#### [READING TEXT]
For statistical analysis, the data from this study were analyzed using Statistical Package for Social Sciences Program (SPSS, Version 20, IBM, Chicago, Illinois, USA). Frequency data were presented as mean ± standard deviation. Laboratory data were stratified by metabolic status (DKA or non-DKA at presentation) with mean ± standard deviation. Fisher’s exact test was carried out for variables with less than 5 expected entries in more than 20% of the cells. A p-value of <0.05 was used as a cut-off for all tests to ascertain statistical significance.

The incidence of T1DM in children aged 18 years and younger was calculated by dividing the total number of new T1DM cases by the population consisting of 18 years and under in Brunei Darussalam for that year. We acquired the information on the number of children aged 18 years and younger in Brunei Darussalam through the Brunei Department of Economic Planning and Development.¹⁷

RESULTS

A total of 31 children were newly diagnosed with T1DM from 2013 to 2018 in Brunei Darussalam. The mean age at the time of diagnosis of T1DM was 10.2 ± 3.6 years with a near equal distribution between males and females. In terms of ethnicity, the largest proportion of patients were Malays comprising 74.2% of the study population, as it is the race of the majority of the population in the country. None of the children had a first-degree relative with T1DM, though 19.4% did have a first-degree relative with T2DM.

The children predominantly presented with classic osmotic symptoms of T1DM including polyuria in 22 patients (93.1%), polydipsia in 26 patients (92.9%) and nocturia in 20 patients (90.0%). Weight loss was also frequently reported in 72.4% of the children in our study.

A total of 21 patients (66.7%) patients presented with DKA. Majority of them, 71.4%, were in severe DKA, 23.8% in moderate DKA and the remaining 4.8% presented with mild DKA. Of significance, a larger number of children in the DKA group also had an intercurrent illness such as viral gastroenteritis and cellulitis at the time of diagnosis compared to the non-DKA group (61% versus 30%, p = 0.02). None of the children in this study had cerebral edema and there were no mortalities from DKA or T1DM.

#### [DATA SUPPLIED]
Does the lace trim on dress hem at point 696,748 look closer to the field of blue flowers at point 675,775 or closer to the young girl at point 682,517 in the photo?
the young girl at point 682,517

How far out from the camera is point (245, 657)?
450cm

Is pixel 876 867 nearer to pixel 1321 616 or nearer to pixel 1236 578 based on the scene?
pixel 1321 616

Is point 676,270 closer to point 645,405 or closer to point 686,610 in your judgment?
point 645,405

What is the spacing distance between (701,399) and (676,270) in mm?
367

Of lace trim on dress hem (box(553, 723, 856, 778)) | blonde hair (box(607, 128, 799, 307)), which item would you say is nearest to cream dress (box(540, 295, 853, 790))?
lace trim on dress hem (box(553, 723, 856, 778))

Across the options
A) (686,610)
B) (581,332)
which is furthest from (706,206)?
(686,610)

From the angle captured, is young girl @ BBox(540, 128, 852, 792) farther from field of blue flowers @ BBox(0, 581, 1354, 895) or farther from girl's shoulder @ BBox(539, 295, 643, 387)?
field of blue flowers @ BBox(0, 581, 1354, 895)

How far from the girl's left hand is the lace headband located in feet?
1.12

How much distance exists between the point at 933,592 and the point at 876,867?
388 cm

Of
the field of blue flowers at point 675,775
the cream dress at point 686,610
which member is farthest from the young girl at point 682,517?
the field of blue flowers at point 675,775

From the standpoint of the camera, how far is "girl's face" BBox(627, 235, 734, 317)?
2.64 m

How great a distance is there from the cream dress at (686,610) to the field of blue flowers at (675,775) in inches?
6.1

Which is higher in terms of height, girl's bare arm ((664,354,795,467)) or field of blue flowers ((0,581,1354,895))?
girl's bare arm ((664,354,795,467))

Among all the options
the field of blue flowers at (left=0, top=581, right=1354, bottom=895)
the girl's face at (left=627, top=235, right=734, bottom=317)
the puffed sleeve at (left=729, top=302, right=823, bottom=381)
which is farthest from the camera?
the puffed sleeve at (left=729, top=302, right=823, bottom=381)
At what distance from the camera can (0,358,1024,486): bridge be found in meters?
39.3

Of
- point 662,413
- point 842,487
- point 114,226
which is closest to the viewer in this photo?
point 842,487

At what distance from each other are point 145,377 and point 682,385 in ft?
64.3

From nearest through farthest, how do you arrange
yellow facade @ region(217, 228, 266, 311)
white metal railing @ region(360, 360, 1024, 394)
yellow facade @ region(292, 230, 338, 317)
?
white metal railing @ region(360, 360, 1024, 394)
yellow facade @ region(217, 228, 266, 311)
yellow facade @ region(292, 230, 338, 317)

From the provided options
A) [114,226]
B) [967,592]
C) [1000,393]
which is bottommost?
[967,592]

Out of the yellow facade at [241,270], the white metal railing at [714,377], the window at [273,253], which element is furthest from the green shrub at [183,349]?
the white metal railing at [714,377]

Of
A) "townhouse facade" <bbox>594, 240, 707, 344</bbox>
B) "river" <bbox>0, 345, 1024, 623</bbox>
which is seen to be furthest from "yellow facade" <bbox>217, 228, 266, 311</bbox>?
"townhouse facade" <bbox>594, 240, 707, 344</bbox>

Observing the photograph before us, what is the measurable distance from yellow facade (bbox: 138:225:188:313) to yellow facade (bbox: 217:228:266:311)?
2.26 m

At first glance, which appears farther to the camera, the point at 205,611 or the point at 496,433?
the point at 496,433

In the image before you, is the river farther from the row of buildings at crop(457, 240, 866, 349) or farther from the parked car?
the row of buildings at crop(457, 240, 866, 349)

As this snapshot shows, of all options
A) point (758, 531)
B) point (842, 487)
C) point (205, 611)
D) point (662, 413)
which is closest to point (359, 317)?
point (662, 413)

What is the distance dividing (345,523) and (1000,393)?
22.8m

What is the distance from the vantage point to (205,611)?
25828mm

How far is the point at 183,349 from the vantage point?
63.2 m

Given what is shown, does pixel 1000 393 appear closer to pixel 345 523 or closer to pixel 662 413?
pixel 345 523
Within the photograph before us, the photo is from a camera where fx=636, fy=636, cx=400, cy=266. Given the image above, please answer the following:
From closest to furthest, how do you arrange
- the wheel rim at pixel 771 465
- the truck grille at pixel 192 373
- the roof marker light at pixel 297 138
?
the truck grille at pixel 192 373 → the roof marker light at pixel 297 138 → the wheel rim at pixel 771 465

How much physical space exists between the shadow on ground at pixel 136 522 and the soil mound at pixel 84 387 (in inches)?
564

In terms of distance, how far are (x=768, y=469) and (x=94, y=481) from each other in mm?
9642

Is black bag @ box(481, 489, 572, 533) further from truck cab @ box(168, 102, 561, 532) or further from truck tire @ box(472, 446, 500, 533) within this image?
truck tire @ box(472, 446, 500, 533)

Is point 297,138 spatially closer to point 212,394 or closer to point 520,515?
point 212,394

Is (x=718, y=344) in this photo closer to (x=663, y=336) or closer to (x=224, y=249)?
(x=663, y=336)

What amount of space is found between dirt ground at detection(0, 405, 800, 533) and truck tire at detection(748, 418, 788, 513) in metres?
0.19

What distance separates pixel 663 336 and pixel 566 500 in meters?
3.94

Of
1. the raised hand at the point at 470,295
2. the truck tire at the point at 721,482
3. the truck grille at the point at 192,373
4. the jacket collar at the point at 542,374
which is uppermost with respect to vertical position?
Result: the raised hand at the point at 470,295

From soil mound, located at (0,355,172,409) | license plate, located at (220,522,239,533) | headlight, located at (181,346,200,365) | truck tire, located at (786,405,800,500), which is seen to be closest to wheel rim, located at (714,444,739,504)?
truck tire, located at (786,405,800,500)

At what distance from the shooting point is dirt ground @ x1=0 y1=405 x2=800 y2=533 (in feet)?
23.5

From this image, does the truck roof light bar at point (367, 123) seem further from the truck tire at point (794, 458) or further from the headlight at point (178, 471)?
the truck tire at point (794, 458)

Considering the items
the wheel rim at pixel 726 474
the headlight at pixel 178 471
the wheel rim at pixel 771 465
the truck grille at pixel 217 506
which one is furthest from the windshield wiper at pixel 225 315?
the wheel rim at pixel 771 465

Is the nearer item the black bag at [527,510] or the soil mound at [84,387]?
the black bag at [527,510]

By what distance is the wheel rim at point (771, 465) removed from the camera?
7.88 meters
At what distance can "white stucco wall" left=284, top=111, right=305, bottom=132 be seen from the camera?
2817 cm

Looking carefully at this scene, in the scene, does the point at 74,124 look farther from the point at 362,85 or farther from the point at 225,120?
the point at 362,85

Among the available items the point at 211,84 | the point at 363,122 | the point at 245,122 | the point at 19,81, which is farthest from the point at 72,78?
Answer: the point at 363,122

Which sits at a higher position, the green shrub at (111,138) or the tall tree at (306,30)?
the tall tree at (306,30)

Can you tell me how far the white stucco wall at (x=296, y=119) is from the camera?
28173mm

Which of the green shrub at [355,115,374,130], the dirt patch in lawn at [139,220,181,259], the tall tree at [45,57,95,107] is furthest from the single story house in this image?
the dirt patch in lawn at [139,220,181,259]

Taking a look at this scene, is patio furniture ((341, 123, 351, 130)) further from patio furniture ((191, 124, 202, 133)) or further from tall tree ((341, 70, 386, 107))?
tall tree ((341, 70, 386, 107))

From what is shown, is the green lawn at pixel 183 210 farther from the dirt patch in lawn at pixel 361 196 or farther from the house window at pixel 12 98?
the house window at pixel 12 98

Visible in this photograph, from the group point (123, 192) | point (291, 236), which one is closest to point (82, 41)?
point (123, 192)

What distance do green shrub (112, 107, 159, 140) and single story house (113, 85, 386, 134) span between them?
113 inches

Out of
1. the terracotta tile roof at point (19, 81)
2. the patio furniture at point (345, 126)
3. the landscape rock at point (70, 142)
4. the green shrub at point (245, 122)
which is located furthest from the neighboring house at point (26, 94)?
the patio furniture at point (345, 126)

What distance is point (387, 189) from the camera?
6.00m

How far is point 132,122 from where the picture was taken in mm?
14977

#### [CHECK YOUR UNDERSTANDING]
**A.** Copy the passage of the diabetes study text that begins at "The children predominantly" and ends after "in our study.", substituting "enuresis" for "nocturia".
**B.** According to the diabetes study text, how many children were newly diagnosed with T1DM in Brunei Darussalam from 2013 to 2018?
The listing is not needed here.

#### [SOLVED TASKS]
**A.**
The children predominantly presented with classic osmotic symptoms of T1DM including polyuria in 22 patients (93.1%), polydipsia in 26 patients (92.9%) and enuresis in 20 patients (90.0%). Weight loss was also frequently reported in 72.4% of the children in our study.

**B.** 31 children.